In deze zaak, die zich afspeelt in het civiele recht, heeft de kantonrechter van de Rechtbank Limburg op 18 januari 2017 uitspraak gedaan in twee samenhangende procedures met de zaaknummers 4949402 CV EXPL 16-3248 en 5098764 CV EXPL 16-4980. De eiser, vertegenwoordigd door J.A.M. Drinkenburg van DAS Rechtsbijstand, vorderde schadevergoeding van de gedaagden, die betrokken waren bij de verkoop van een tweedehands auto, een Citroën C4. De auto viel binnen zes maanden na levering stil, maar net buiten de overeengekomen garantietermijn. De eiser stelde dat de auto niet voldeed aan de verwachtingen die hij mocht hebben op basis van de overeenkomst, en dat er sprake was van non-conformiteit zoals bedoeld in artikel 7:17 van het Burgerlijk Wetboek.
De rechtbank oordeelde dat de eiser de overeenkomst had gesloten met de vennootschap onder firma [gedaagde zaaknummer 5098764] V.O.F. en niet met Autobedrijf [gedaagde zaaknummer 4949402]. De gedaagden voerden verweer, maar de rechtbank oordeelde dat de gedaagden niet voldoende bewijs hadden geleverd om hun standpunt te onderbouwen. De rechtbank concludeerde dat de auto een eigen gebrek vertoonde dat al tijdens de garantieperiode aanwezig was, en dat de gedaagden niet in gebreke waren gesteld voor herstel. De vordering van de eiser werd gedeeltelijk toegewezen, waarbij de gedaagden hoofdelijk werden veroordeeld tot betaling van een schadevergoeding van € 7.748,08, plus buitengerechtelijke kosten en proceskosten.

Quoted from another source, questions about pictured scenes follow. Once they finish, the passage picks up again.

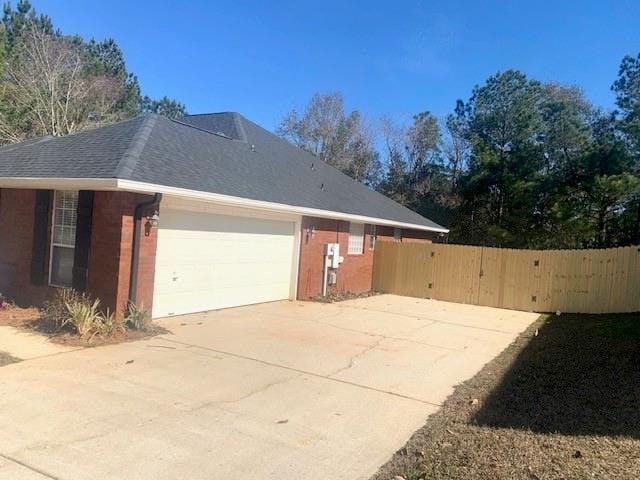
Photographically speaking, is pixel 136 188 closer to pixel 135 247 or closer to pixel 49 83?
pixel 135 247

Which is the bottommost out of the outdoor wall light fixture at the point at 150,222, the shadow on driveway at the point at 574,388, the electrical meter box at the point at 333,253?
the shadow on driveway at the point at 574,388

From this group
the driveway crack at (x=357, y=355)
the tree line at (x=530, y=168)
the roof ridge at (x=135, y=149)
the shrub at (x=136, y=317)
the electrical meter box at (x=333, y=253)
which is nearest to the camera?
the driveway crack at (x=357, y=355)

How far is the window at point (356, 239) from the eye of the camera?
16.5 m

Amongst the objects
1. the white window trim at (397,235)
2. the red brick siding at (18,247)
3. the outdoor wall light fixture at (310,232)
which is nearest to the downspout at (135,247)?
the red brick siding at (18,247)

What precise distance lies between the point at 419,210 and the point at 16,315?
1042 inches

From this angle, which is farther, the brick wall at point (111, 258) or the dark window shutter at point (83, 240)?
the dark window shutter at point (83, 240)

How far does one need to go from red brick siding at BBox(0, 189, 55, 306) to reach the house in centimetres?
2

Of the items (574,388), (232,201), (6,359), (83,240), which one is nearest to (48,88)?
(232,201)

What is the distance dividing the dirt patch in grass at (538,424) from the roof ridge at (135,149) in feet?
19.4

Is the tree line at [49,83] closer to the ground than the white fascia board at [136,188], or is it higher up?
higher up

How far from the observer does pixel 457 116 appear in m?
31.1

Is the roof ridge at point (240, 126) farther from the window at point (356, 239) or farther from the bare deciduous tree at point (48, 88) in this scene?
the bare deciduous tree at point (48, 88)

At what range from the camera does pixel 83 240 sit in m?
8.56

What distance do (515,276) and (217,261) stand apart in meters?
9.59
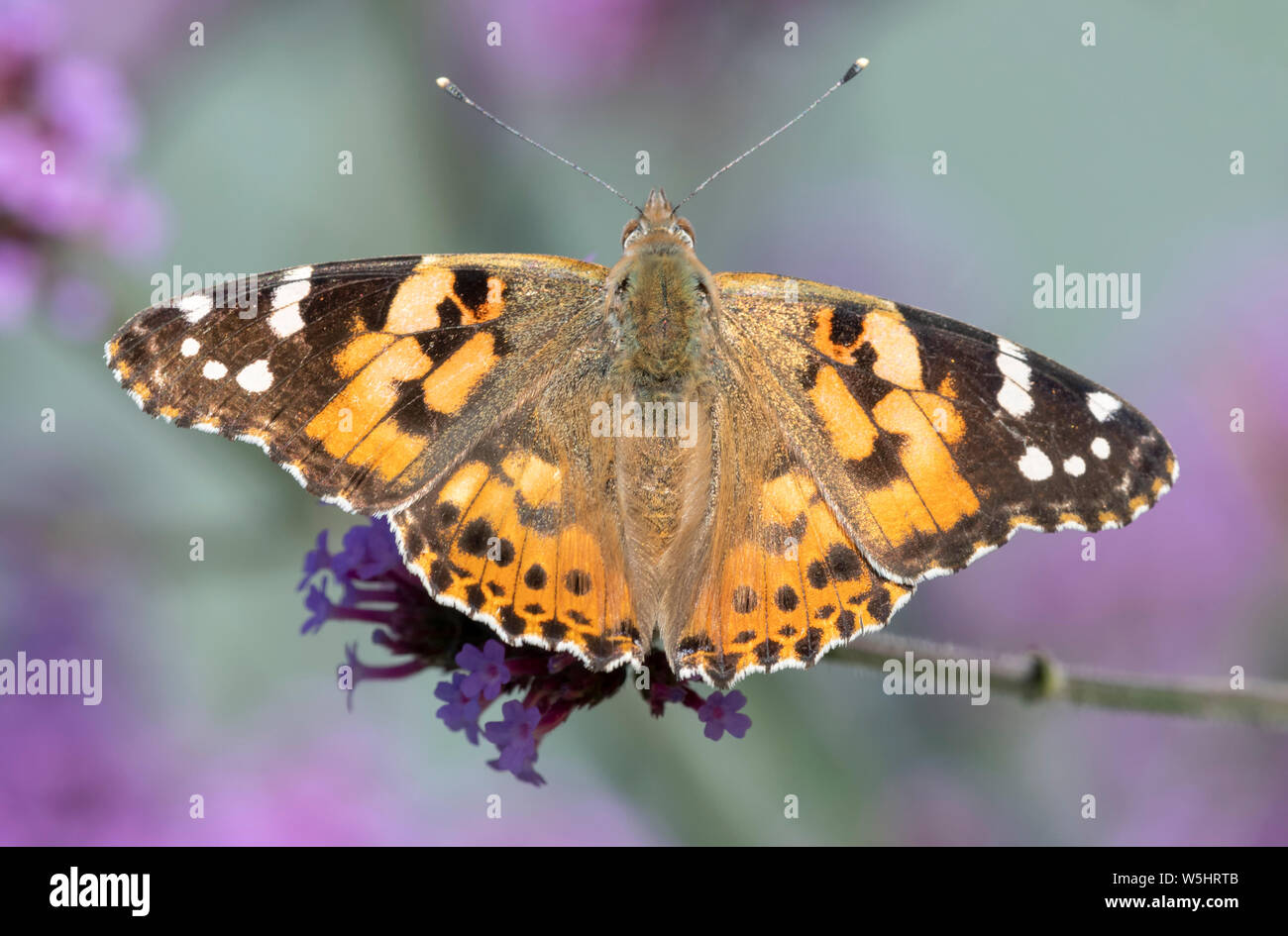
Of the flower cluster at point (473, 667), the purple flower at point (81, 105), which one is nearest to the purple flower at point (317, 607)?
the flower cluster at point (473, 667)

De uitspraak benadrukt de rechten van consumenten bij de aankoop van tweedehands goederen en de verplichtingen van verkopers om te voldoen aan de verwachtingen die bij de verkoop zijn gewekt. De rechtbank compenseerde de proceskosten in de eerste zaak, terwijl de gedaagden in de tweede zaak in het ongelijk werden gesteld.